» EXERCICES À RÉALISER
a. Reformulez sous forme de liste le paragraphe de l'extrait sur la solitude des femmes qui commence par « Il existe d'autres facteurs », en conservant ses faits principaux.
b. Résumez en deux phrases l'extrait sur la solitude des femmes.
c. D'après l'extrait sur la solitude des femmes, quelle profession exerce Monique de Kermadec ?

» EXTRAIT DU DOCUMENT
#####

De nombreuses études montrent que les femmes subissent actuellement la solitude. La femme moderne est seule, et souffre d'isolement social plus que les hommes.

Dans la société occidentale, les facteurs sont nombreux : augmentation du nombre de divorces et de familles monoparentales.  
Il existe d'autres facteurs. "De manière générale, les femmes sont bien plus exposées à la solitude que les hommes", explique Monique de Kermadec psychothérapeute et auteur de "Un sentiment de solitude". Elle ajoute : " certaines femmes n'ont pas investi dans leur vie professionnelle. Seule une minorité fonctionne sur un mode 'masculin' avec un fort investissement dans leur carrière. D'autres le font en complément de revenu, et focalisent d'abord leur attention sur les enfants et le couple. Plus on néglige son enrichissement personnel, plus on reporte son temps et affection sur les enfants et le conjoint, plus on risque de se retrouver seul quand ce noyau se disloque, à cause d'une séparation ou du départ des enfants de la maison."

 

Un équilibre à trouver

En 1840, Edgar Allan Poe a décrit dans " énergie folle " un homme vieillissant qui errait dans les rues de Londres, du crépuscule jusqu'à l'aube. "Il refuse d'être seul, écrivait Poe.  " Il est l'homme de la foule. "

#####

(Enregistrements extraits)

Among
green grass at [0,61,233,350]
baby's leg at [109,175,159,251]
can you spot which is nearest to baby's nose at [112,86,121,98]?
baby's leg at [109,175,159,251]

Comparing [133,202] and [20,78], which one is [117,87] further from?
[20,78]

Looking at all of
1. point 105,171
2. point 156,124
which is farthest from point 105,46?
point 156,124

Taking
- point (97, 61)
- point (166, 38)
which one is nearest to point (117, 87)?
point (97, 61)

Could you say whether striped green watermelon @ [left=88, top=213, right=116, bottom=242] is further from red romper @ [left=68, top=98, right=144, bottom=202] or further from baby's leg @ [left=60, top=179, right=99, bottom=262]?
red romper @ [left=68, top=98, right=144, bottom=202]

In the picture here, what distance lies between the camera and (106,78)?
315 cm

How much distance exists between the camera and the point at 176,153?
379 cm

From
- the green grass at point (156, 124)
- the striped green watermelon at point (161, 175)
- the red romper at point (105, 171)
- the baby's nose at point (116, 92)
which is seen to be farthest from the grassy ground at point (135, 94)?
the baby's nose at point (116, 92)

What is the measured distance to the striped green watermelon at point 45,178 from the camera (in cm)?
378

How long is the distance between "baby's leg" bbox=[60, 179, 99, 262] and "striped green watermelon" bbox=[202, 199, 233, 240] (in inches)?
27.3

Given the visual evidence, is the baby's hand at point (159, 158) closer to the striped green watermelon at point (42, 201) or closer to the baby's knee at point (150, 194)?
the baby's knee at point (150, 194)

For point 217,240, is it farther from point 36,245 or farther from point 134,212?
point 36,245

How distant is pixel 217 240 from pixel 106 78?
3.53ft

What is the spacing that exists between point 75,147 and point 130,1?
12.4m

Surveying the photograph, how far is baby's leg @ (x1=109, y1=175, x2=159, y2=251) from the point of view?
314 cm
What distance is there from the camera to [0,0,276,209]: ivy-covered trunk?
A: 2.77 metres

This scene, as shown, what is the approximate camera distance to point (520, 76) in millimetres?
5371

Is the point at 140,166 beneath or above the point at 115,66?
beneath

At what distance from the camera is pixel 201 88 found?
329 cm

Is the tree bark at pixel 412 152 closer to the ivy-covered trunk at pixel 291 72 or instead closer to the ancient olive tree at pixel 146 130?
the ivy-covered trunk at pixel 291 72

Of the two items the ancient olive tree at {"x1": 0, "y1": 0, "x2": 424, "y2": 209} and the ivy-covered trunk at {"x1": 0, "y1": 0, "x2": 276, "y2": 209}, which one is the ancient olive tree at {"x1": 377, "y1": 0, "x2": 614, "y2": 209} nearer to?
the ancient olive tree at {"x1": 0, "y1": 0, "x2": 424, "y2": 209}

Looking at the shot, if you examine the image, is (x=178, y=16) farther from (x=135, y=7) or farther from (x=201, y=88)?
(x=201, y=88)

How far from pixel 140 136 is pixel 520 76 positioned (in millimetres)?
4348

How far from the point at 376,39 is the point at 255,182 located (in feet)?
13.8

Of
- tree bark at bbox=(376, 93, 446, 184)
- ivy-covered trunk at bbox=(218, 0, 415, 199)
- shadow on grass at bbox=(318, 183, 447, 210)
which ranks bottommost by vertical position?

#####

» RÉSULTATS DES EXERCICES
a.
- Selon Monique de Kermadec, psychothérapeute et auteur de « Un sentiment de solitude », les femmes sont en général bien plus exposées à la solitude que les hommes.
- Certaines femmes n'ont pas investi dans leur vie professionnelle.
- Seule une minorité s'investit fortement dans sa carrière, sur un mode « masculin ».
- D'autres travaillent en complément de revenu et se concentrent d'abord sur les enfants et le couple.
- Plus on néglige son enrichissement personnel au profit des enfants et du conjoint, plus on risque de se retrouver seul lorsque ce noyau se disloque, à la suite d'une séparation ou du départ des enfants.

b. Selon de nombreuses études, les femmes souffrent aujourd'hui de solitude et d'isolement social plus que les hommes, notamment en raison de l'augmentation des divorces et des familles monoparentales dans la société occidentale. La psychothérapeute Monique de Kermadec explique que les femmes qui reportent leur temps et leur affection sur les enfants et le conjoint plutôt que sur leur enrichissement personnel risquent de se retrouver seules quand ce noyau se disloque.

c. Elle est psychothérapeute.